--- Records for the exercise ---
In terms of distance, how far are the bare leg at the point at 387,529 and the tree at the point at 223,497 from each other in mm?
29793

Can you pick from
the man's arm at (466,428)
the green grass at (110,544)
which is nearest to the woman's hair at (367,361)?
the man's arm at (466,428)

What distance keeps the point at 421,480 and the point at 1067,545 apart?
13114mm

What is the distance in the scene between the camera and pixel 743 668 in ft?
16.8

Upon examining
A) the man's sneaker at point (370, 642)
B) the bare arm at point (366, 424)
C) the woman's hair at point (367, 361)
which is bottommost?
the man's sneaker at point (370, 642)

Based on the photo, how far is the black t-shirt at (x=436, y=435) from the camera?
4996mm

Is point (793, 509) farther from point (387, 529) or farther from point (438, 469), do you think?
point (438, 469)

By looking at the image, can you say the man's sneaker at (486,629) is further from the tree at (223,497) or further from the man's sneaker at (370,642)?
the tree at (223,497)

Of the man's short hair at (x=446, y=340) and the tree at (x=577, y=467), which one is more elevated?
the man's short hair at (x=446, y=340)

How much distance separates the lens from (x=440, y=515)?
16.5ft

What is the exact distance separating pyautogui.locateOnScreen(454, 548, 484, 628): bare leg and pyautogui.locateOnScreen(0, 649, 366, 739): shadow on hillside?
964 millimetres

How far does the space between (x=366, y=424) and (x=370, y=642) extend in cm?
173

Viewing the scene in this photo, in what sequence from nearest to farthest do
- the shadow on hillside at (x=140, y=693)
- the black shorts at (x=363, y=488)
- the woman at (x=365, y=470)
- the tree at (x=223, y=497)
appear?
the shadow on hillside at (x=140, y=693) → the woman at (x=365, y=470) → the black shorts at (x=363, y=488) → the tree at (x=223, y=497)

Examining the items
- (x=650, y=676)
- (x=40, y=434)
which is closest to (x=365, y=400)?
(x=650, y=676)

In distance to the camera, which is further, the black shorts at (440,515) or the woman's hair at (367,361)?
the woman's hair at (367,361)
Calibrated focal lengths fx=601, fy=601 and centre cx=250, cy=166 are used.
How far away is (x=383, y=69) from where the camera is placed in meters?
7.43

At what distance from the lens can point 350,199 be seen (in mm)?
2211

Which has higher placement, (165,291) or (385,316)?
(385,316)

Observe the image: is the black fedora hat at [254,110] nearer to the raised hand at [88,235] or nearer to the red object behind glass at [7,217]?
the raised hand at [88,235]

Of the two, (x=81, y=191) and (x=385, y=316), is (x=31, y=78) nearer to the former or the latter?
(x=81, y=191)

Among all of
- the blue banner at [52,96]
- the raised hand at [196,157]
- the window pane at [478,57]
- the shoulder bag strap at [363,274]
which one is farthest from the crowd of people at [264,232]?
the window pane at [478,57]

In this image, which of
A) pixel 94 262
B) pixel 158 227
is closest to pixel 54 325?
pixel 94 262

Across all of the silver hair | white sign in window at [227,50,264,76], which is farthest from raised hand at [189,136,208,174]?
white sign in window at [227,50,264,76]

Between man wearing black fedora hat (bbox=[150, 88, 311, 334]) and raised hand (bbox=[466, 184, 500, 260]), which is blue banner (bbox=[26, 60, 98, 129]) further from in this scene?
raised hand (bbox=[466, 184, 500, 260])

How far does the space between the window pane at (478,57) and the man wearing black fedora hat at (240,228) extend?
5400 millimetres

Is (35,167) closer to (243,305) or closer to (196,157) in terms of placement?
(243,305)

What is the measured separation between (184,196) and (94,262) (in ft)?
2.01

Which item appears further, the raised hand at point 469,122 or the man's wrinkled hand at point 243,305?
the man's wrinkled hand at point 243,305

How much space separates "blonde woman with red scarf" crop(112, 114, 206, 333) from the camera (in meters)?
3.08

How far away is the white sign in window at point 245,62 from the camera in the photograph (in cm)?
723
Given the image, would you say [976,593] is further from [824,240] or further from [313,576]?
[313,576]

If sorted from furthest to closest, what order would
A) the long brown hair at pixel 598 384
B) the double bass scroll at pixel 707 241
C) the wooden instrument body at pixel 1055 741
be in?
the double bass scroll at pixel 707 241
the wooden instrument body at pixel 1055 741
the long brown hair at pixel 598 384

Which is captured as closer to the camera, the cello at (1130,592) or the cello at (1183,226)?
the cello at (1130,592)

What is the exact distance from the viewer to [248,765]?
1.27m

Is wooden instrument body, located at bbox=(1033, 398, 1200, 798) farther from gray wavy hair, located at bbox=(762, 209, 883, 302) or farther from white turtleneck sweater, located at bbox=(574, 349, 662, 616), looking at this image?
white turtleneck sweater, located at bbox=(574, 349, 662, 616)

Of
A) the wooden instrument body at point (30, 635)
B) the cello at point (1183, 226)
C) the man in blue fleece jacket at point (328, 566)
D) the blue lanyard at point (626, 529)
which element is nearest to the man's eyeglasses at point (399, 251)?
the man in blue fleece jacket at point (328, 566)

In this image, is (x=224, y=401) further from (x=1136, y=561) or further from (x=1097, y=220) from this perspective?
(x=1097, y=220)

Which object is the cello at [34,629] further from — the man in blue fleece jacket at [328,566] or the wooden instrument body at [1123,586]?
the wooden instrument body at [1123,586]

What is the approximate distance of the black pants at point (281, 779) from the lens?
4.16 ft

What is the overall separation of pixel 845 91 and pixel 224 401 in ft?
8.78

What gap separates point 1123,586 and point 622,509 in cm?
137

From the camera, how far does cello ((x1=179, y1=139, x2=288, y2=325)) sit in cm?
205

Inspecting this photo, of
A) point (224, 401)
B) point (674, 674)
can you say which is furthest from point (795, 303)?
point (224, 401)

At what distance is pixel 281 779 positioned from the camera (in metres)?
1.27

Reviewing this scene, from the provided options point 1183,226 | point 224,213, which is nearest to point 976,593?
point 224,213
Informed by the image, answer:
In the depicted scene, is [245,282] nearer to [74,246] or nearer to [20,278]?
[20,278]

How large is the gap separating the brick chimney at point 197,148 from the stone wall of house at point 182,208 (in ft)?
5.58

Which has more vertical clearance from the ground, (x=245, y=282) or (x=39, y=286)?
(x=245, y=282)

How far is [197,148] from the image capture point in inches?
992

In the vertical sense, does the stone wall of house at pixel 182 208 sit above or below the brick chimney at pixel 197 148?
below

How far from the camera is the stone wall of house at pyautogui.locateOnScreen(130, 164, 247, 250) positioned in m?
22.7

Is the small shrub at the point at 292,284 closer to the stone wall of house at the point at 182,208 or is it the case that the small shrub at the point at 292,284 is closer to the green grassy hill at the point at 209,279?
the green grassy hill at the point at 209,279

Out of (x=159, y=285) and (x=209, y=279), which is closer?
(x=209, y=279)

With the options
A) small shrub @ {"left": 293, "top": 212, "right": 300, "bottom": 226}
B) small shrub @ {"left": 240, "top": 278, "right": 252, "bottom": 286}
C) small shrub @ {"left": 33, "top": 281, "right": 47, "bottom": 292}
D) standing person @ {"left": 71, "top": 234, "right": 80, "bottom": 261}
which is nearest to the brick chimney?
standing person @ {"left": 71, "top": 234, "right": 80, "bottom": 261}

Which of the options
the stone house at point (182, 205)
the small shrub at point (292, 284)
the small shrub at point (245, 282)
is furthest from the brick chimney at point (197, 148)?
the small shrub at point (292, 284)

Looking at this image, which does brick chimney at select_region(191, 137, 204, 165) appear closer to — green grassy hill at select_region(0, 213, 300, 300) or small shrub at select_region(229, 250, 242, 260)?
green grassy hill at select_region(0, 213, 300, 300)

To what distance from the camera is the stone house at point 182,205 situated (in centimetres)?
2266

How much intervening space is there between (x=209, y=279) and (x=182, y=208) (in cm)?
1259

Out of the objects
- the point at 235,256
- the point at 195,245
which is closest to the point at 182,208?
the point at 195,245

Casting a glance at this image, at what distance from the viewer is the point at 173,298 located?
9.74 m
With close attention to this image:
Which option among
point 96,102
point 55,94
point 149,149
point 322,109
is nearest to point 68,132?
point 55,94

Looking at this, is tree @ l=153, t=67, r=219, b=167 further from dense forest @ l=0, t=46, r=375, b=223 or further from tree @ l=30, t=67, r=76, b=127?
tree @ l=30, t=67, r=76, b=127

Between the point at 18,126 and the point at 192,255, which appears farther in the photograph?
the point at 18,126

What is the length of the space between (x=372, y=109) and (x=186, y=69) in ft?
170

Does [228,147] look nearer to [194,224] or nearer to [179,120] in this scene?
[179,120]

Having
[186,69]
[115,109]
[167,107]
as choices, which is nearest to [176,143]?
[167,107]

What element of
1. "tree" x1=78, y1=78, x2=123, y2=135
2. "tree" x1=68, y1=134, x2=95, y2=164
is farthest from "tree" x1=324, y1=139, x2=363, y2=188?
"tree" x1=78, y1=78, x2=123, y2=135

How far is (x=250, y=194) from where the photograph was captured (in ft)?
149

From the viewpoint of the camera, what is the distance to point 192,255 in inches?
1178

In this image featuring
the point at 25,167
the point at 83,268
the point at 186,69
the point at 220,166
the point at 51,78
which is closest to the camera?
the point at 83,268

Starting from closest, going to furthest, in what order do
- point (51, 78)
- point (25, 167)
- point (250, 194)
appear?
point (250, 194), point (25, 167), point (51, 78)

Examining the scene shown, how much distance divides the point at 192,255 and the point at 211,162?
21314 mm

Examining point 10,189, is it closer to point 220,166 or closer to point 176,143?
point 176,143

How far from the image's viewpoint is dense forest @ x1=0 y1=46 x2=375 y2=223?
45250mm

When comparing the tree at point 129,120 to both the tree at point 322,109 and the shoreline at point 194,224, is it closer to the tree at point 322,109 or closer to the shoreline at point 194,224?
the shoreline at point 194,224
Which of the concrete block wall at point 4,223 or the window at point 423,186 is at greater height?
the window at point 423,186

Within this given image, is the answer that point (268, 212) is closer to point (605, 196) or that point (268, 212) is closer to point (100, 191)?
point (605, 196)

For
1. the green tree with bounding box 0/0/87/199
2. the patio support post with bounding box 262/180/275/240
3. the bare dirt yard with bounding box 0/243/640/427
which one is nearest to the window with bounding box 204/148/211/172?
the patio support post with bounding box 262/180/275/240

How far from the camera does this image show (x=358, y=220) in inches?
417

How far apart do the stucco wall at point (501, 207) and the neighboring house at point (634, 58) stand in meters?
---
— What you need to do —
Write out, word for word, the line containing "Examining the scene" and every line after it to the end of the data above.

— Final result —
Examining the scene shown, how much distance divides the point at 192,255 and the point at 211,162?
21314 mm

Examining point 10,189, is it closer to point 220,166 or closer to point 176,143?
point 176,143

How far from the image's viewpoint is dense forest @ x1=0 y1=46 x2=375 y2=223?
45250mm

When comparing the tree at point 129,120 to both the tree at point 322,109 and the shoreline at point 194,224, is it closer to the tree at point 322,109 or closer to the shoreline at point 194,224?
the shoreline at point 194,224
Which of the concrete block wall at point 4,223 or the window at point 423,186 is at greater height?
the window at point 423,186

Within this given image, is the answer that point (268, 212) is closer to point (605, 196) or that point (268, 212) is closer to point (100, 191)?
point (605, 196)

For
1. the green tree with bounding box 0/0/87/199
2. the patio support post with bounding box 262/180/275/240
3. the bare dirt yard with bounding box 0/243/640/427
which one is nearest to the window with bounding box 204/148/211/172?
the patio support post with bounding box 262/180/275/240

How far from the camera does this image show (x=358, y=220) in inches?
417

How far apart do the stucco wall at point (501, 207) and the neighboring house at point (634, 58) stand in meters?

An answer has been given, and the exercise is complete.